YOUR SOLIN GENERATED RECIPE
Creamy Roasted Butternut Squash Soup
A velvety roasted butternut squash soup brightened with aromatic ginger and garlic, enriched with hearty red lentils, and finished with a dollop of creamy Greek yogurt. This warming bowl is both comforting and nutrient-dense, perfect for a nourishing meal any time of day.
INGREDIENTS
12 oz Butternut Squash (approx. 340g)
1.25 cups cooked Red Lentils (approx. 248g)
1 medium Onion
2 cloves Garlic
1 tsp Fresh Ginger
2 cups Vegetable Broth
1/4 tbsp Olive Oil
1/4 cup Non-fat Greek Yogurt
PREPARATION
Preheat your oven to 400°F.
Peel, seed, and cube the butternut squash into even pieces. Toss the squash with olive oil, a pinch of salt and pepper, and spread on a baking sheet.
Roast the squash in the preheated oven for 25-30 minutes until tender and lightly caramelized.

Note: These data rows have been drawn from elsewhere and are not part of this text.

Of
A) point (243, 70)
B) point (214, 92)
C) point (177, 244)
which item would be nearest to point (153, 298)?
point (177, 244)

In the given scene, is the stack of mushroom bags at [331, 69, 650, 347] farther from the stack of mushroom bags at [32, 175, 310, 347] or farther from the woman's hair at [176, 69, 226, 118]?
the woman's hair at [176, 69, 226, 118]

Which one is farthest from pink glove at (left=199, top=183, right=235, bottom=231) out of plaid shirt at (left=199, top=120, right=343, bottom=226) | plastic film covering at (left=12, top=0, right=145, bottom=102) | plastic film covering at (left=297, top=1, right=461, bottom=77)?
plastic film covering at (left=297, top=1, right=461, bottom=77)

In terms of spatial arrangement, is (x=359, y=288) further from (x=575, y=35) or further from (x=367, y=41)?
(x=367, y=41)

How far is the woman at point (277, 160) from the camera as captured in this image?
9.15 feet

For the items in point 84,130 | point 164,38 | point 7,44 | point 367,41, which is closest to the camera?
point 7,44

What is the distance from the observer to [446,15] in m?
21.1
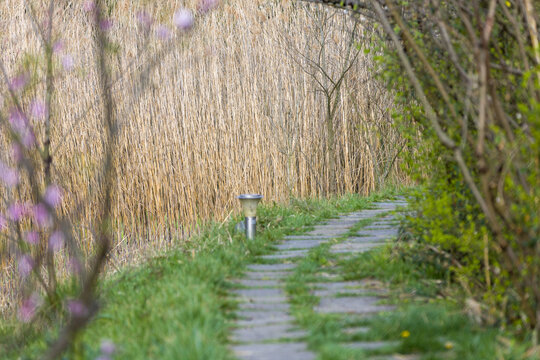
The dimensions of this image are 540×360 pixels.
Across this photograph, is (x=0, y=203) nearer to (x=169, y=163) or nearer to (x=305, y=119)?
(x=169, y=163)

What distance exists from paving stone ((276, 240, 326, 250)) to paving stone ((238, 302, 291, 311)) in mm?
1106

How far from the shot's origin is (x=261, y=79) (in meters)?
5.75

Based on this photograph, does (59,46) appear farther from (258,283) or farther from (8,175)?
(258,283)

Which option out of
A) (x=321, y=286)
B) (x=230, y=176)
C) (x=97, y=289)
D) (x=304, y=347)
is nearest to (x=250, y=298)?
(x=321, y=286)

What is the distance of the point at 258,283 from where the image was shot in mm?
2924

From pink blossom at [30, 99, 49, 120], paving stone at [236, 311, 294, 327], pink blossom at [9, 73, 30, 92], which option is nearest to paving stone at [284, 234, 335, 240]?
paving stone at [236, 311, 294, 327]

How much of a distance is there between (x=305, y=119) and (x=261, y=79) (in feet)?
1.96

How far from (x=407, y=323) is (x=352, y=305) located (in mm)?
403

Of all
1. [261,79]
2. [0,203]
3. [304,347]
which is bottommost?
[304,347]

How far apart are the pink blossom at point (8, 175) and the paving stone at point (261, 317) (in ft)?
10.2

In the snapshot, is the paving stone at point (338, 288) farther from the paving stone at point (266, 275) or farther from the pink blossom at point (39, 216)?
the pink blossom at point (39, 216)

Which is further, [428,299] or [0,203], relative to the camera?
[0,203]

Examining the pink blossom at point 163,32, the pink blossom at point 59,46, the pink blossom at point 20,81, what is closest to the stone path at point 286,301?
the pink blossom at point 20,81

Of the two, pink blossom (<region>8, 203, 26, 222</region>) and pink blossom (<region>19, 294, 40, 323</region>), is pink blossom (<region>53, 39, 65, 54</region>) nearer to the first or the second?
pink blossom (<region>8, 203, 26, 222</region>)
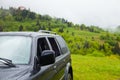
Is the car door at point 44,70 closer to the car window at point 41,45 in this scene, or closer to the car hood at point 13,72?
the car window at point 41,45

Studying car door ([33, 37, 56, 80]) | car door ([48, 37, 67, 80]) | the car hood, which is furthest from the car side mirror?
car door ([48, 37, 67, 80])

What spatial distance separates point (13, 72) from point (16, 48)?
96 centimetres

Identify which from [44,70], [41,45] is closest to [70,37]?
[41,45]

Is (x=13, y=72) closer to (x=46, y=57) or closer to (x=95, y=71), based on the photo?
(x=46, y=57)

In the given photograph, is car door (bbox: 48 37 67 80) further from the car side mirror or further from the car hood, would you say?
the car hood

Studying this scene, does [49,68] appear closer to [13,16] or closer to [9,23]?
[9,23]

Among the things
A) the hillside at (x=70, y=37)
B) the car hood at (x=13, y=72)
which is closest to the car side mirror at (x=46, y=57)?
the car hood at (x=13, y=72)

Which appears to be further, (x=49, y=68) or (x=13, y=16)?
(x=13, y=16)

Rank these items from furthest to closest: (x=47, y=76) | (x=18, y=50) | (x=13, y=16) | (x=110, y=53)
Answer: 1. (x=13, y=16)
2. (x=110, y=53)
3. (x=47, y=76)
4. (x=18, y=50)

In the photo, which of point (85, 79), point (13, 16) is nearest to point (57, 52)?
point (85, 79)

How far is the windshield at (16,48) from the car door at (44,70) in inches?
11.5

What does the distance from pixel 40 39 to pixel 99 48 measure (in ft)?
442

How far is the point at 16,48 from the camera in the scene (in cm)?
506

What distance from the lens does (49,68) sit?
219 inches
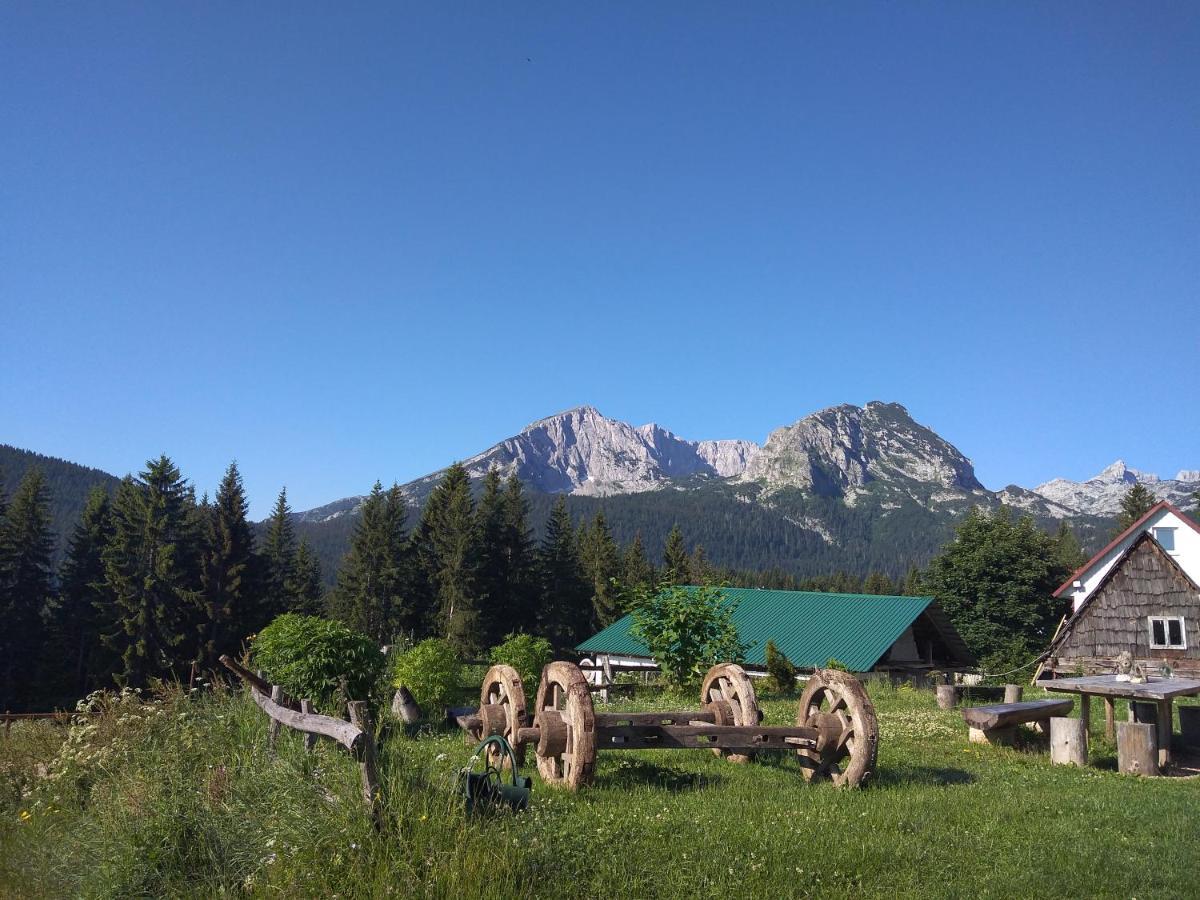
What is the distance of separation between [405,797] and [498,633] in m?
60.1

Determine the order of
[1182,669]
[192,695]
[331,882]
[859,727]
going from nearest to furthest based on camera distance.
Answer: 1. [331,882]
2. [859,727]
3. [192,695]
4. [1182,669]

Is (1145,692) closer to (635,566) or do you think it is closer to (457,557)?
(457,557)

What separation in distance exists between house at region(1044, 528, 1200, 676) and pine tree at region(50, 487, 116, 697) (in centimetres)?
4910

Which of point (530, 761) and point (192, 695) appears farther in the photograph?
point (192, 695)

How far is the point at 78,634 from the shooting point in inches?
1937

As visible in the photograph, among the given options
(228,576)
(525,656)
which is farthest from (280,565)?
(525,656)

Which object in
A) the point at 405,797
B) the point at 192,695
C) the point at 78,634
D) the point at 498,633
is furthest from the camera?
the point at 498,633

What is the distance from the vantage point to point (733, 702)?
1026 cm

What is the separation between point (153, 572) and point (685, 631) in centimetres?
4041

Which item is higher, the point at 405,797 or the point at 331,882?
the point at 405,797

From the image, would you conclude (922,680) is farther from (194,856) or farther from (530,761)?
(194,856)

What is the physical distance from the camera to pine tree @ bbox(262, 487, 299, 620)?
56.7 meters

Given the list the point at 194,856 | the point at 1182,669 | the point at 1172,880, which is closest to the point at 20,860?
the point at 194,856

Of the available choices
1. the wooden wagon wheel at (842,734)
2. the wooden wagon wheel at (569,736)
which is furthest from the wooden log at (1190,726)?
the wooden wagon wheel at (569,736)
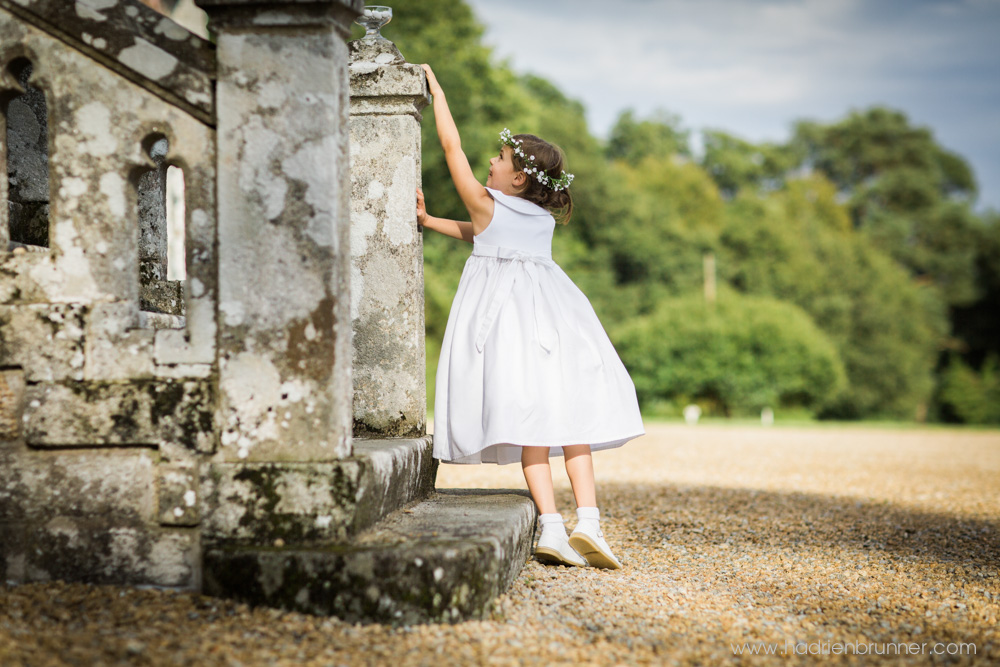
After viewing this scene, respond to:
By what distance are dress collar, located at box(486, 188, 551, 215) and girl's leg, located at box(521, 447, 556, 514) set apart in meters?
1.07

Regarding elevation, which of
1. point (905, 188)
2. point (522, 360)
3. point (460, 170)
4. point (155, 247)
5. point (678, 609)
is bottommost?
point (678, 609)

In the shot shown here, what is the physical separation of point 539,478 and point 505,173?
Result: 1385 mm

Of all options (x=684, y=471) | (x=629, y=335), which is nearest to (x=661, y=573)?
(x=684, y=471)

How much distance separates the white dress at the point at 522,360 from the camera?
3.49m

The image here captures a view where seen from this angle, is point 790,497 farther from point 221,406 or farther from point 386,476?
point 221,406

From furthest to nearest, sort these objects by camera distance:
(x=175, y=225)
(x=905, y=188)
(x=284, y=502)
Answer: (x=905, y=188) → (x=175, y=225) → (x=284, y=502)

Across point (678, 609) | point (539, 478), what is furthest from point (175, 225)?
point (678, 609)

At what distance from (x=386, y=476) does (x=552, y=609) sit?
2.49 feet

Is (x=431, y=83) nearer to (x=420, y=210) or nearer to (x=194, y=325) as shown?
(x=420, y=210)

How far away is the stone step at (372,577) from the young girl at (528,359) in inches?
31.4

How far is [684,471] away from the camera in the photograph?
8.33 m

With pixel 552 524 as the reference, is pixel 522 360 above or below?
above

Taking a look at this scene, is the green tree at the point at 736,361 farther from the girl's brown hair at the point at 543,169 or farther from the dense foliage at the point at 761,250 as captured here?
the girl's brown hair at the point at 543,169

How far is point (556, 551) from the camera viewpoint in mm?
3465
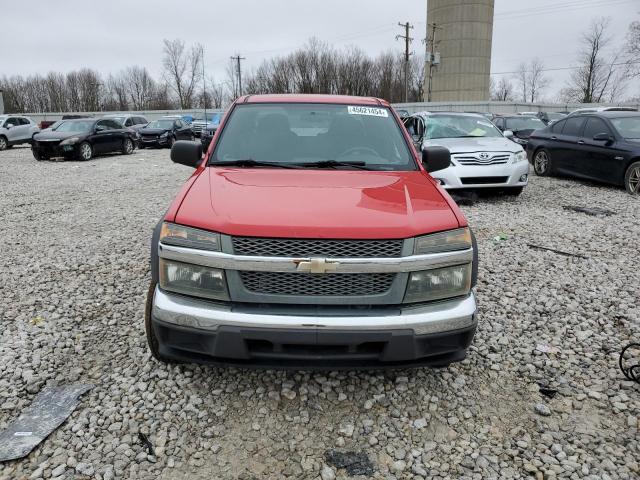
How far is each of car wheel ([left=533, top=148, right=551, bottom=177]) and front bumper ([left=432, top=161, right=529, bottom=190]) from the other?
3510mm

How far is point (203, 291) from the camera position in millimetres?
2611

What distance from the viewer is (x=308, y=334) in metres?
2.46

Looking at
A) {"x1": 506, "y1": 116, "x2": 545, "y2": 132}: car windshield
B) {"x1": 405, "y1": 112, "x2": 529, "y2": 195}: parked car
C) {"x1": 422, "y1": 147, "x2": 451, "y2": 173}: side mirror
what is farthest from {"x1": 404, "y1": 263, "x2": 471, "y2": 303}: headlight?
{"x1": 506, "y1": 116, "x2": 545, "y2": 132}: car windshield

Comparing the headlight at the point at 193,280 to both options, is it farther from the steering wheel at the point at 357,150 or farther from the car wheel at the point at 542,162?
the car wheel at the point at 542,162

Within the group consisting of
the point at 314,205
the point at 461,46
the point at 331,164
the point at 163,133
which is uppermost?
the point at 461,46

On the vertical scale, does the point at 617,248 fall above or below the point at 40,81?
below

While the squash roasts, heat a small pot over medium heat and add a splash of water. Sauté the chopped onion until softened, then add minced garlic and ginger. Cook for another 1-2 minutes until fragrant.
Add the vegetable broth to the pot and bring to a gentle simmer. Stir in the red lentils and let cook for about 10-12 minutes until they are soft and beginning to break down.
Once the squash is roasted, add it to the pot. Use an immersion blender to blend the mixture until smooth, or transfer in batches to a blender. Return the soup to the pot and adjust seasoning with salt and pepper.
Serve the soup warm with a dollop of non-fat Greek yogurt on top for added creaminess and protein.